Un director, para llegar al calificativo de “gran director”, no puede conformarse con participar en un único género o centrarse en un único estilo, debe intentar hacer cosas diferentes a las que suele hacer e intentar tocar todos los géneros que pueda. Un ejemplo clarísimo es el de Stanley Kubrick, un mítico director que ha hecho de todo: terror, ciencia ficción, cine bélico, romance, cine histórico e incluso comedia. Si algo demuestra esta película, es que David Lynch tiene muchísimo talento, un talento innato que lo convierte en uno de los mejores directores de los últimos años. Si después de ver ‘Mulholland Drive’, ves ‘The Straight Story’, es imposible creerse que las dos películas han sido dirigidas por el mismo hombre, porque son extremos opuestos, aunque las dos sean más o menos de la misma calidad (abrumadora). La diferencia reside en que una destaca por su complicado argumento y su inquietante ambientación, mientras que la otra lo hace por ser sencillamente preciosa, con una historia tan sencilla, que es genial. ‘Una historia verdadera’, es así, encantadora, mágica, sencilla y que va directa al corazón. Una joya que nadie debería perderse.
Todo se complementa casi a la perfección para dejarnos una de las películas más bellas de los 90, si no es la que más. Un Lynch muy inspirado detrás de las cámaras nos enseña la emocionante historia de Alvin Straight, un hombre de 73 años encantador que se embarca en una increíble y surrealista hazaña: ir de un condado a otro en un cortacésped. ¿Dificil de creer, no? Pues cuando te das cuenta de que eso, pasó de verdad, lo único que queda es aplaudir a ese tal Alvin. El director logra que algo tan lento y aburrido como es un viaje en cortacésped de cientos de kilómetros se convierta en algo ameno, muy interesante, con algún momento bastante emocionante y, ante todo, con una belleza en cada uno de los planos dónde las palabras, sobran. De esto último también se encarga el director de fotografía, Freddie Francis, con unas imágenes ya de por sí solas maravillosas, que mezcladas con una de las BSO más bonitas que recuerdo haber escuchado en mi vida nos regala momentos en lo que es realmente difícil no emocionarse. En el aspecto técnico, no tengo ningún reproche pues es de matrícula de honor.

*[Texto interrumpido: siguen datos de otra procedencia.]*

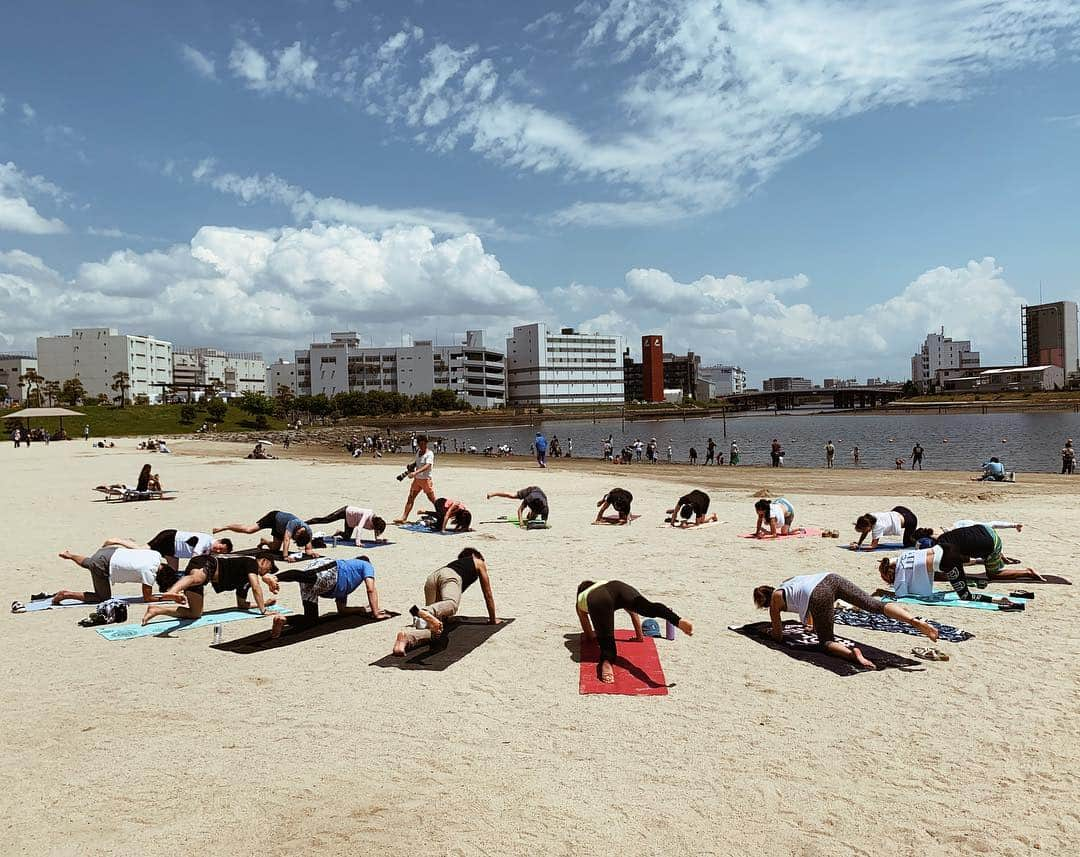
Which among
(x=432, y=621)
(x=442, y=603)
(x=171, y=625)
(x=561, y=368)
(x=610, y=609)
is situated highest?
(x=561, y=368)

El plantel de personajes, no es muy amplio que digamos. Tenemos a Sissy Spacek haciendo de la hija del protagonista, una chica “lenta” de mente como dirían algunos y que consigue plasmar esa personalidad lo suficientemente bien como para que nos la creamos el poco tiempo que sale. El resto de personajes son muy secundarios y tienen poca importancia realmente: algunos solo salen al inicio, otros en el nudo y otros a medida que van pasando los kilómetros, como la adolescente (hay un momento muy tierno entre ella y Alvin) o la chica que está harta de atropellar ciervos (enorme momento). Dejándose de parafernalia, aquí el verdadero centro de todo es Alvin Straight, y eso es lo que importa. Richard Farnsworth es el encargado de meterse en su piel y de aguantar casi todo el peso de las aproximadas dos horas que dura el film de una forma encantadora y entrañable. Es IMPOSIBLE no encariñarse con él, y el que no lo haga que se lo haga mirar, porque tiene un problema y grave, además. Que no ganase el Oscar me parece un crimen, pero no me sorprende siendo los “grandes” Oscars, ya no me sorprende nada de esa gala. Harry Dean Stanton apenas sale 5 minutos en pantalla, pero son más que suficientes para que su personaje no pase inadvertido.
Esta película, cala hondo, y cuando una película te cala hondo es difícil describir con palabras lo que te parece, de ahí que no diga mucho, porque, sinceramente, no hace falta. En su sencillez, reside su grandeza. Una auténtica maravilla.